LA COCINERA: ¿Qué ejercicios son esos?

EL HOMBRE DE LA SA: ¡Eso es secreto oficial!

LA COCINERA: ¿Una batida?

EL HOMBRE DE LA SA: ¡Te gustaría saberlo! Pero a mí nadie me saca nada. No diré esta boca es mía.

LA MUCHACHA: ¿Y todavía tienes que ir hasta Reinickendorf?

EL HOMBRE DE LA SA: A Renickendorf o a Rummerlsburg, o quizá a Lichterfeld, ¿eh?

LA MUCHACHA, un tanto desconcertada: ¿No quieres comer algo antes de irte?

EL HOMBRE DE LA SA: Nunca me hago de rogar: ¡venga el rancho!

La cocinera trae una bandeja.

Eso es, ¡no hay que irse de la boca! ¡Coger al enemigo por sorpresa! Caerle siempre cuando menos se lo espera. ¡Mirad al Führer cuando está preparando un golpe! ¡Impenetrable! No se sabe nada de antemano. Quizá ni él mismo lo sabe de antemano. Y luego, como un relámpago. Las cosas más increíbles. Eso es lo que hace que nos teman tanto. Se ha anudado la servilleta al cuello. Levantando tenedor y cuchillo, pregunta: ¿No irán a venir de pronto los señores, Anna? Y yo aquí sentado, con la boca llena de mayonesa. Exagerando, como si tuviera la boca llena: ¡Heil Hitler!

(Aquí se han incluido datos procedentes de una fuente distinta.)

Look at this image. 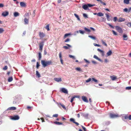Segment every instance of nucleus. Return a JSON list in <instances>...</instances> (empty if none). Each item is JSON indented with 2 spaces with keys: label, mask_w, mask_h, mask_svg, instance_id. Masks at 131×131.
Instances as JSON below:
<instances>
[{
  "label": "nucleus",
  "mask_w": 131,
  "mask_h": 131,
  "mask_svg": "<svg viewBox=\"0 0 131 131\" xmlns=\"http://www.w3.org/2000/svg\"><path fill=\"white\" fill-rule=\"evenodd\" d=\"M41 63L42 66L44 67L47 66L52 65V62L51 60L46 61L42 60L41 61Z\"/></svg>",
  "instance_id": "1"
},
{
  "label": "nucleus",
  "mask_w": 131,
  "mask_h": 131,
  "mask_svg": "<svg viewBox=\"0 0 131 131\" xmlns=\"http://www.w3.org/2000/svg\"><path fill=\"white\" fill-rule=\"evenodd\" d=\"M95 6V5L94 4H84L82 6V8L84 10H87L89 9L88 8L89 7H91Z\"/></svg>",
  "instance_id": "2"
},
{
  "label": "nucleus",
  "mask_w": 131,
  "mask_h": 131,
  "mask_svg": "<svg viewBox=\"0 0 131 131\" xmlns=\"http://www.w3.org/2000/svg\"><path fill=\"white\" fill-rule=\"evenodd\" d=\"M91 81H93L95 83H96L98 82V81L96 79L94 78H92V79L91 78H89L86 81V82L87 83H88Z\"/></svg>",
  "instance_id": "3"
},
{
  "label": "nucleus",
  "mask_w": 131,
  "mask_h": 131,
  "mask_svg": "<svg viewBox=\"0 0 131 131\" xmlns=\"http://www.w3.org/2000/svg\"><path fill=\"white\" fill-rule=\"evenodd\" d=\"M115 27L116 29L119 33H123V30L121 27L118 26H116Z\"/></svg>",
  "instance_id": "4"
},
{
  "label": "nucleus",
  "mask_w": 131,
  "mask_h": 131,
  "mask_svg": "<svg viewBox=\"0 0 131 131\" xmlns=\"http://www.w3.org/2000/svg\"><path fill=\"white\" fill-rule=\"evenodd\" d=\"M11 119L14 120H18L19 119V117L18 115H15L11 116Z\"/></svg>",
  "instance_id": "5"
},
{
  "label": "nucleus",
  "mask_w": 131,
  "mask_h": 131,
  "mask_svg": "<svg viewBox=\"0 0 131 131\" xmlns=\"http://www.w3.org/2000/svg\"><path fill=\"white\" fill-rule=\"evenodd\" d=\"M110 116L111 118H114L119 117V116L118 114H114L112 113H110Z\"/></svg>",
  "instance_id": "6"
},
{
  "label": "nucleus",
  "mask_w": 131,
  "mask_h": 131,
  "mask_svg": "<svg viewBox=\"0 0 131 131\" xmlns=\"http://www.w3.org/2000/svg\"><path fill=\"white\" fill-rule=\"evenodd\" d=\"M44 42L43 41L41 42H40V44H39V49L40 51H42L43 46L44 45L43 44Z\"/></svg>",
  "instance_id": "7"
},
{
  "label": "nucleus",
  "mask_w": 131,
  "mask_h": 131,
  "mask_svg": "<svg viewBox=\"0 0 131 131\" xmlns=\"http://www.w3.org/2000/svg\"><path fill=\"white\" fill-rule=\"evenodd\" d=\"M123 118L125 119H128L129 120H131V115H130L129 116L127 115H125L123 116Z\"/></svg>",
  "instance_id": "8"
},
{
  "label": "nucleus",
  "mask_w": 131,
  "mask_h": 131,
  "mask_svg": "<svg viewBox=\"0 0 131 131\" xmlns=\"http://www.w3.org/2000/svg\"><path fill=\"white\" fill-rule=\"evenodd\" d=\"M82 98L84 102L86 103L88 102V100L86 96H83L82 97Z\"/></svg>",
  "instance_id": "9"
},
{
  "label": "nucleus",
  "mask_w": 131,
  "mask_h": 131,
  "mask_svg": "<svg viewBox=\"0 0 131 131\" xmlns=\"http://www.w3.org/2000/svg\"><path fill=\"white\" fill-rule=\"evenodd\" d=\"M29 17H28V18H25L24 19V21L25 23V24H28L29 20Z\"/></svg>",
  "instance_id": "10"
},
{
  "label": "nucleus",
  "mask_w": 131,
  "mask_h": 131,
  "mask_svg": "<svg viewBox=\"0 0 131 131\" xmlns=\"http://www.w3.org/2000/svg\"><path fill=\"white\" fill-rule=\"evenodd\" d=\"M39 36L41 38H42L45 36V34L42 32H39Z\"/></svg>",
  "instance_id": "11"
},
{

LA MUCHACHA: No, siempre llaman antes para pedir el coche, ¿verdad, señor Francke?

EL CHOFER: ¿Cómo dice? ¡Ah sí, claro!

El hombre de la SA, tranquilizado, empieza a ocuparse de la bandeja.

LA MUCHACHA, sentándose a su lado: ¿No estás cansado?

EL HOMBRE DE LA SA: Hecho polvo.

LA MUCHACHA: ¿Pero el viernes estarás libre?

EL HOMBRE DE LA SA, asintiendo: Si no surge algo.

LA MUCHACHA: Oye, arreglar el reloj me costó cuatro marcos y medio.

EL HOMBRE DE LA SA: Qué robo.

LA MUCHACHA: El reloj sólo me había costado doce.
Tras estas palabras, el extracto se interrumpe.